((
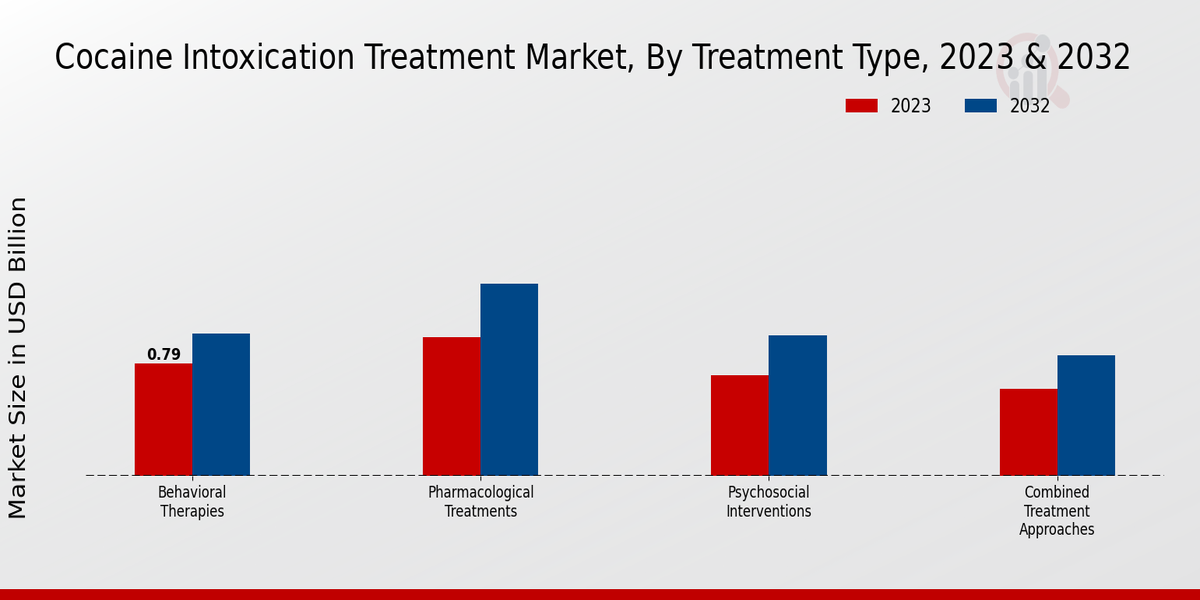 Cocaine Intoxication Treatment Market, By Treatment Type, 2023 & 2032

2023
2032

Market Size in USD Billion

0.79

Behavioral Therapies

Pharmacological Treatments

Psychosocial Interventions

Combined Treatment Approaches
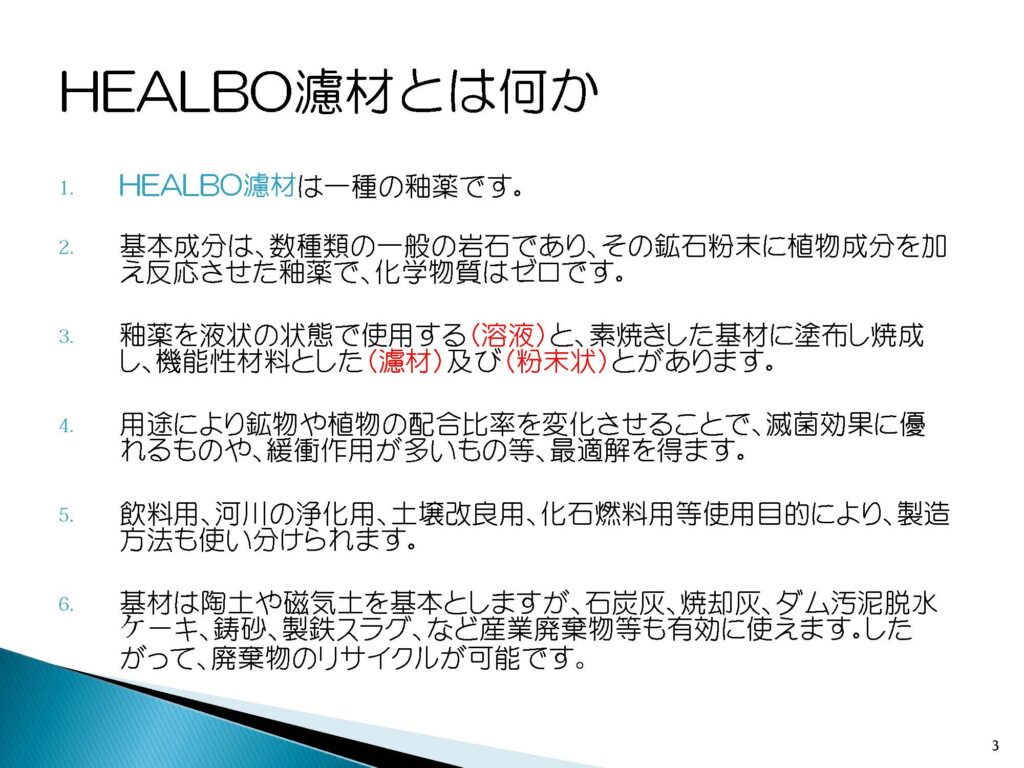 HEALBO濾材とは何か

1. HEALBO濾材は一種の釉薬です。

2. 基本成分は、数種類の一般の岩石であり、その鉱石粉末に植物成分を加え反応させた釉薬で、化学物質はゼロです。

3. 釉薬を液状の状態で使用する（溶液）と、素焼きした基材に塗布し焼成し、機能性材料とした（濾材）及び（粉末状）とがあります。

4. 用途により鉱物や植物の配合比率を変化させることで、滅菌効果に優れるものや、緩衝作用が多いもの等、最適解を得ます。

5. 飲料用、河川の浄化用、土壌改良用、化石燃料用等使用目的により、製造方法も使い分けられます。

6. 基材は陶土や磁気土を基本としますが、石炭灰、焼却灰、ダム汚泥脱水ケーキ、鋳砂、製鉄スラグ、など産業廃棄物等も有効に使えます。したがって、廃棄物のリサイクルが可能です。

3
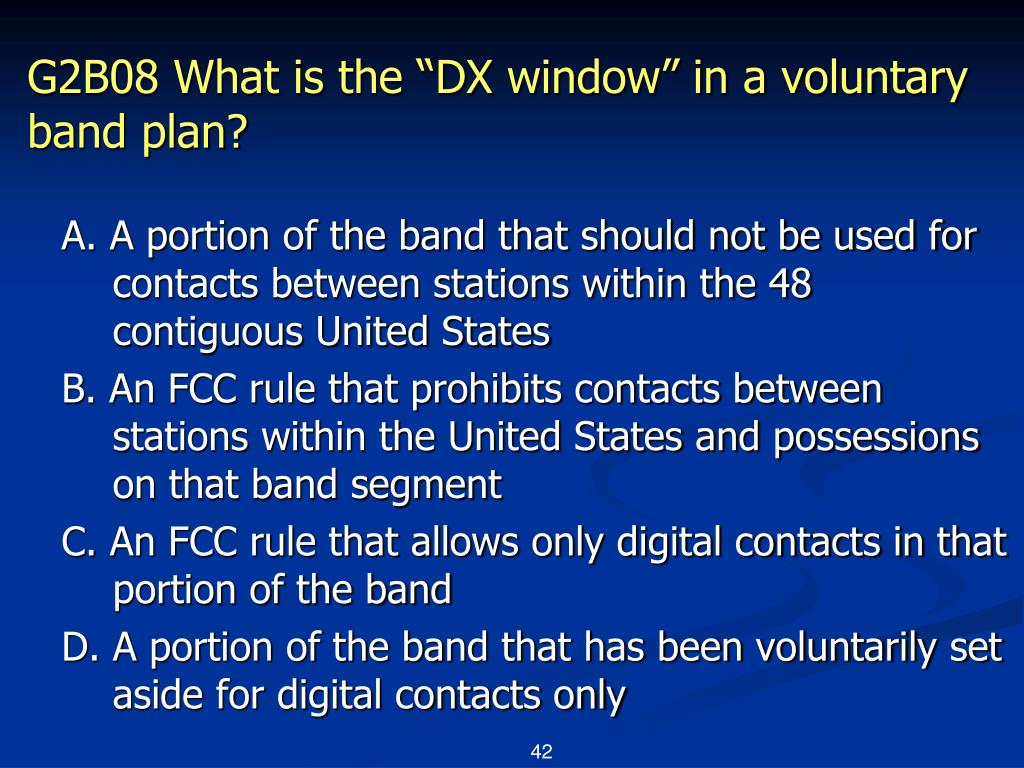 G2B08 What is the “DX window” in a voluntary band plan?

A. A portion of the band that should not be used for contacts between stations within the 48 contiguous United States

B. An FCC rule that prohibits contacts between stations within the United States and possessions on that band segment

C. An FCC rule that allows only digital contacts in that portion of the band

D. A portion of the band that has been voluntarily set aside for digital contacts only

42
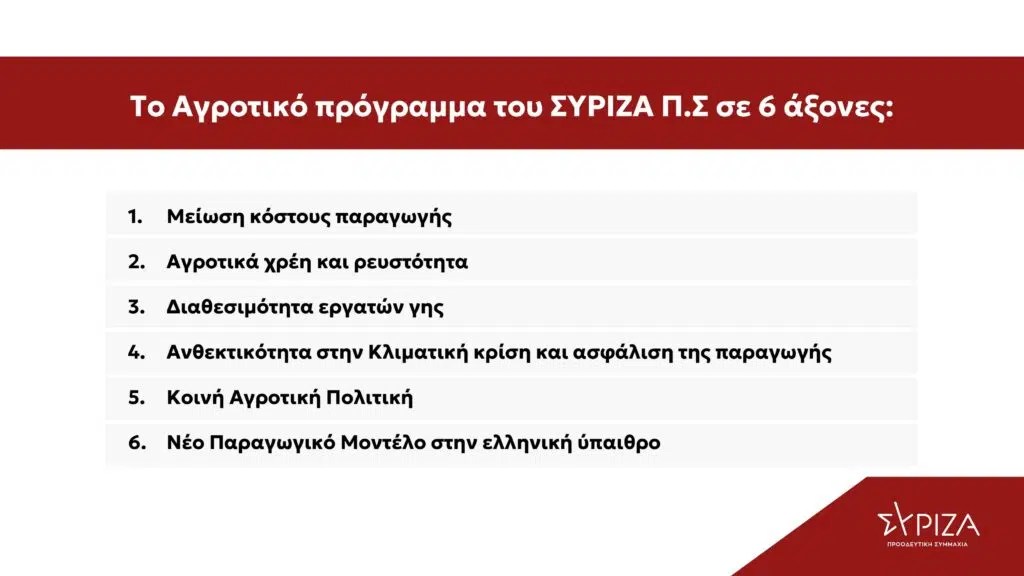 Το Αγροτικό πρόγραμμα του ΣΥΡΙΖΑ Π.Σ σε 6 άξονες:

1. Μείωση κόστους παραγωγής
2. Αγροτικά χρέη και ρευστότητα
3. Διαθεσιμότητα εργατών γης
4. Ανθεκτικότητα στην Κλιματική κρίση και ασφάλιση της παραγωγής
5. Κοινή Αγροτική Πολιτική
6. Νέο Παραγωγικό Μοντέλο στην ελληνική ύπαιθρο

ΣΥΡΙΖΑ
ΠΡΟΟΔΕΥΤΙΚΗ ΣΥΜΜΑΧΙΑ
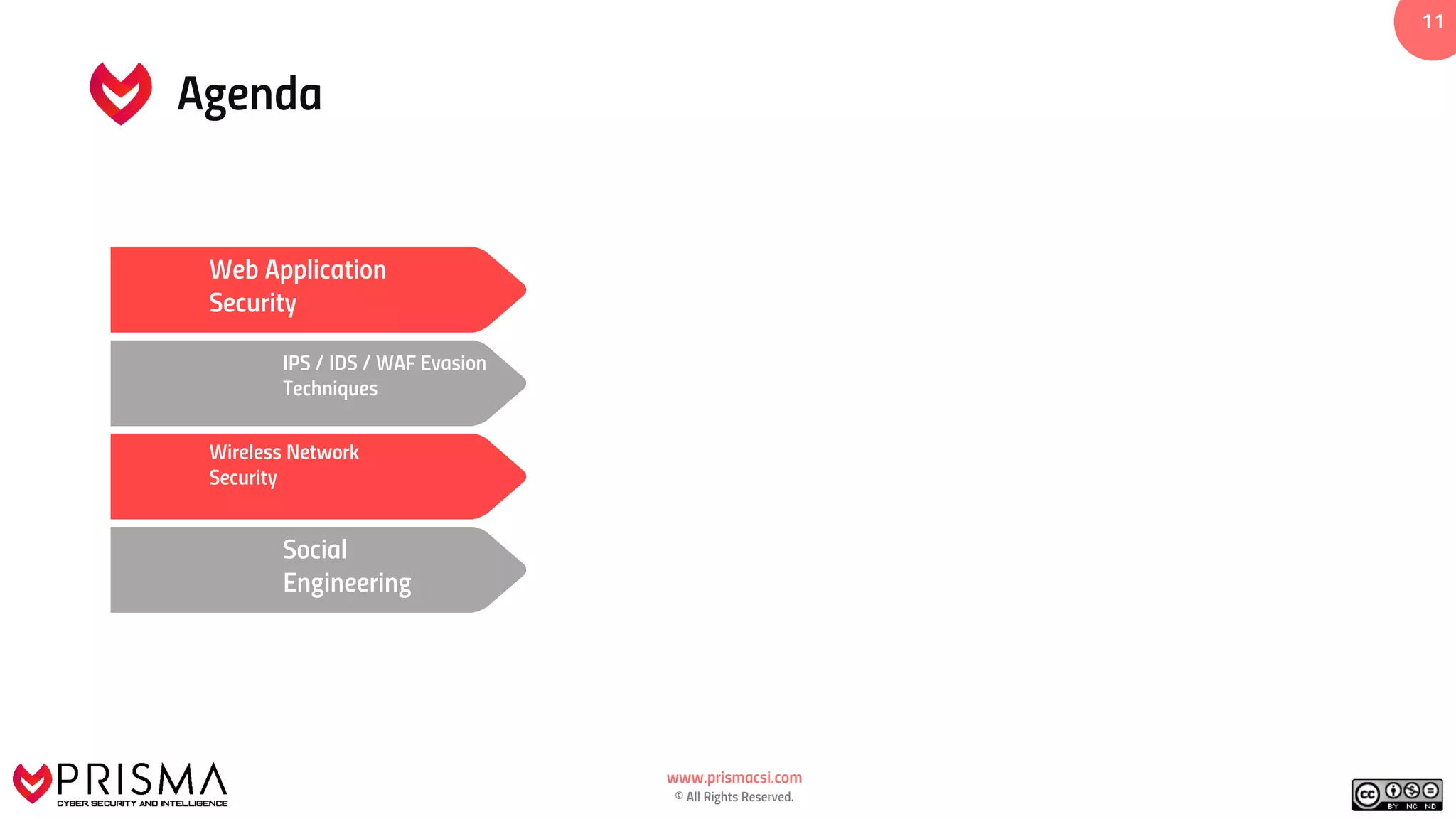 11

Agenda

Web Application Security

IPS / IDS / WAF Evasion Techniques

Wireless Network Security

Social Engineering

PRISMA
CYBER SECURITY AND INTELLIGENCE

www.prismacsi.com
© All Rights Reserved.

cc BY NC ND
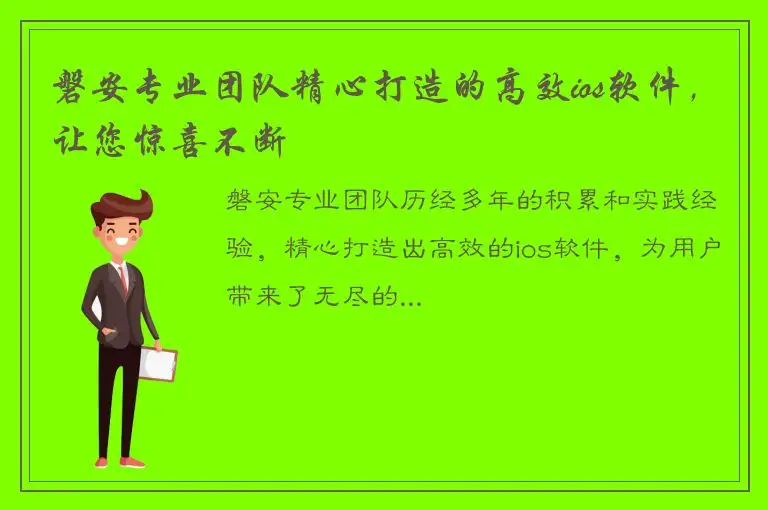 磐安专业团队精心打造的高效ios软件，让您惊喜不断

磐安专业团队历经多年的积累和实践经验，精心打造出高效的ios软件，为用户带来了无尽的...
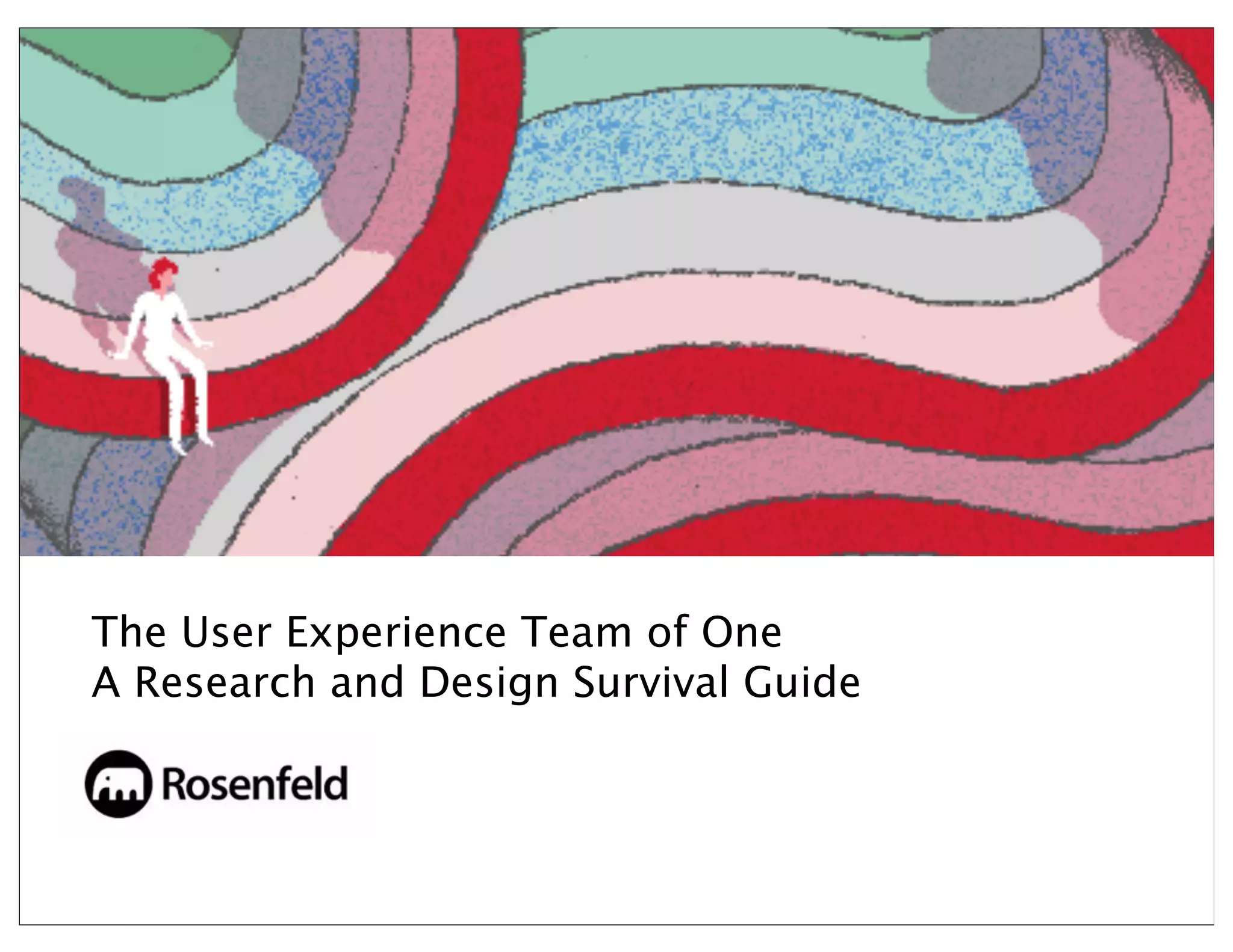 The User Experience Team of One
A Research and Design Survival Guide

Rosenfeld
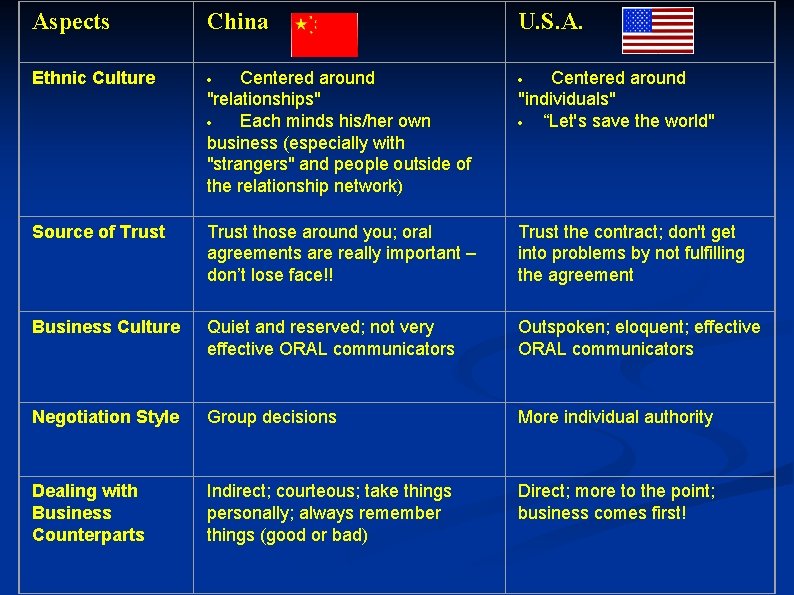 | Aspects | China | U.S.A. |
|---|---|---|
| Ethnic Culture | • Centered around "relationships" • Each minds his/her own business (especially with "strangers" and people outside of the relationship network) | • Centered around "individuals" • “Let's save the world" |
| Source of Trust | Trust those around you; oral agreements are really important – don’t lose face!! | Trust the contract; don't get into problems by not fulfilling the agreement |
| Business Culture | Quiet and reserved; not very effective ORAL communicators | Outspoken; eloquent; effective ORAL communicators |
| Negotiation Style | Group decisions | More individual authority |
| Dealing with Business Counterparts | Indirect; courteous; take things personally; always remember things (good or bad) | Direct; more to the point; business comes first! |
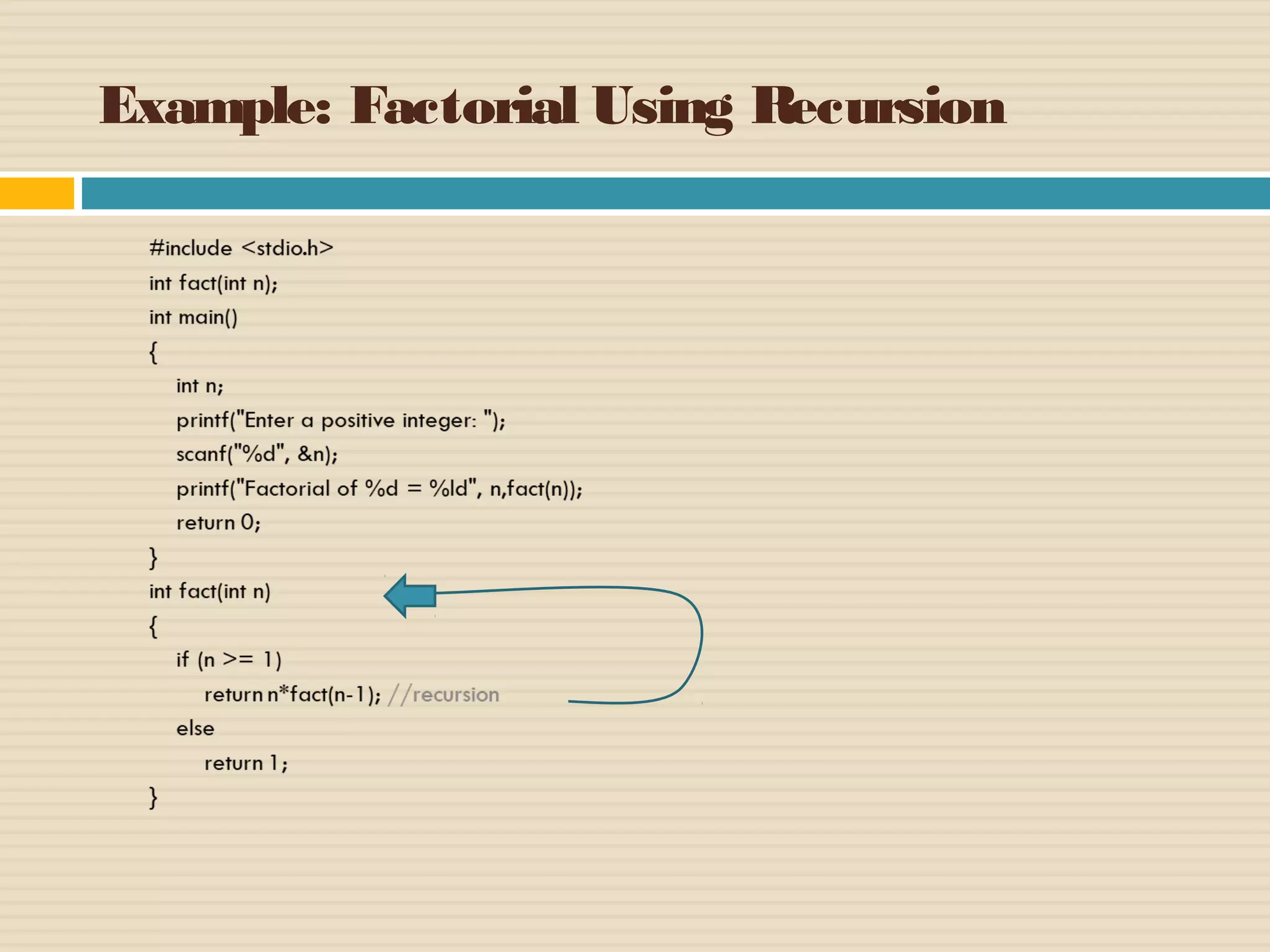 Example: Factorial Using Recursion

#include <stdio.h>
int fact(int n);
int main()
{
int n;
printf("Enter a positive integer: ");
scanf("%d", &n);
printf("Factorial of %d = %ld", n,fact(n));
return 0;
}
int fact(int n)
{
if (n >= 1)
return n*fact(n-1); //recursion
else
return 1;
}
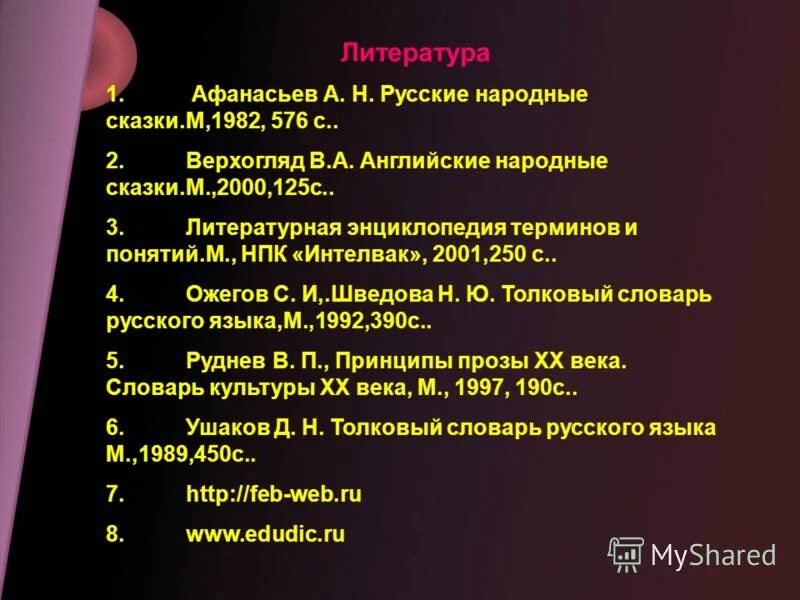 Литература

1. Афанасьев А. Н. Русские народные сказки.М,1982, 576 с..

2. Верхогляд В.А. Английские народные сказки.М.,2000,125с..

3. Литературная энциклопедия терминов и понятий.М., НПК «Интелвак», 2001,250 с..

4. Ожегов С. И,.Шведова Н. Ю. Толковый словарь русского языка,М.,1992,390с..

5. Руднев В. П., Принципы прозы XX века. Словарь культуры XX века, М., 1997, 190с..

6. Ушаков Д. Н. Толковый словарь русского языка М.,1989,450с..

7. http://feb-web.ru

8. www.edudic.ru

MyShared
))
PROBLEM TO SOLVE
Set the listing down verbatim, excluding pictures.

EXERCISE SOLUTION
 Cocaine Intoxication Treatment Market, By Treatment Type, 2023 & 2032

2023
2032

Market Size in USD Billion

0.79

Behavioral Therapies

Pharmacological Treatments

Psychosocial Interventions

Combined Treatment Approaches
 HEALBO濾材とは何か

1. HEALBO濾材は一種の釉薬です。

2. 基本成分は、数種類の一般の岩石であり、その鉱石粉末に植物成分を加え反応させた釉薬で、化学物質はゼロです。

3. 釉薬を液状の状態で使用する（溶液）と、素焼きした基材に塗布し焼成し、機能性材料とした（濾材）及び（粉末状）とがあります。

4. 用途により鉱物や植物の配合比率を変化させることで、滅菌効果に優れるものや、緩衝作用が多いもの等、最適解を得ます。

5. 飲料用、河川の浄化用、土壌改良用、化石燃料用等使用目的により、製造方法も使い分けられます。

6. 基材は陶土や磁気土を基本としますが、石炭灰、焼却灰、ダム汚泥脱水ケーキ、鋳砂、製鉄スラグ、など産業廃棄物等も有効に使えます。したがって、廃棄物のリサイクルが可能です。

3
 G2B08 What is the “DX window” in a voluntary band plan?

A. A portion of the band that should not be used for contacts between stations within the 48 contiguous United States

B. An FCC rule that prohibits contacts between stations within the United States and possessions on that band segment

C. An FCC rule that allows only digital contacts in that portion of the band

D. A portion of the band that has been voluntarily set aside for digital contacts only

42
 Το Αγροτικό πρόγραμμα του ΣΥΡΙΖΑ Π.Σ σε 6 άξονες:

1. Μείωση κόστους παραγωγής
2. Αγροτικά χρέη και ρευστότητα
3. Διαθεσιμότητα εργατών γης
4. Ανθεκτικότητα στην Κλιματική κρίση και ασφάλιση της παραγωγής
5. Κοινή Αγροτική Πολιτική
6. Νέο Παραγωγικό Μοντέλο στην ελληνική ύπαιθρο

ΣΥΡΙΖΑ
ΠΡΟΟΔΕΥΤΙΚΗ ΣΥΜΜΑΧΙΑ
 11

Agenda

Web Application Security

IPS / IDS / WAF Evasion Techniques

Wireless Network Security

Social Engineering

PRISMA
CYBER SECURITY AND INTELLIGENCE

www.prismacsi.com
© All Rights Reserved.

cc BY NC ND
 磐安专业团队精心打造的高效ios软件，让您惊喜不断

磐安专业团队历经多年的积累和实践经验，精心打造出高效的ios软件，为用户带来了无尽的...
 The User Experience Team of One
A Research and Design Survival Guide

Rosenfeld
 | Aspects | China | U.S.A. |
|---|---|---|
| Ethnic Culture | • Centered around "relationships" • Each minds his/her own business (especially with "strangers" and people outside of the relationship network) | • Centered around "individuals" • “Let's save the world" |
| Source of Trust | Trust those around you; oral agreements are really important – don’t lose face!! | Trust the contract; don't get into problems by not fulfilling the agreement |
| Business Culture | Quiet and reserved; not very effective ORAL communicators | Outspoken; eloquent; effective ORAL communicators |
| Negotiation Style | Group decisions | More individual authority |
| Dealing with Business Counterparts | Indirect; courteous; take things personally; always remember things (good or bad) | Direct; more to the point; business comes first! |
 Example: Factorial Using Recursion

#include <stdio.h>
int fact(int n);
int main()
{
int n;
printf("Enter a positive integer: ");
scanf("%d", &n);
printf("Factorial of %d = %ld", n,fact(n));
return 0;
}
int fact(int n)
{
if (n >= 1)
return n*fact(n-1); //recursion
else
return 1;
}
 Литература

1. Афанасьев А. Н. Русские народные сказки.М,1982, 576 с..

2. Верхогляд В.А. Английские народные сказки.М.,2000,125с..

3. Литературная энциклопедия терминов и понятий.М., НПК «Интелвак», 2001,250 с..

4. Ожегов С. И,.Шведова Н. Ю. Толковый словарь русского языка,М.,1992,390с..

5. Руднев В. П., Принципы прозы XX века. Словарь культуры XX века, М., 1997, 190с..

6. Ушаков Д. Н. Толковый словарь русского языка М.,1989,450с..

7. http://feb-web.ru

8. www.edudic.ru

MyShared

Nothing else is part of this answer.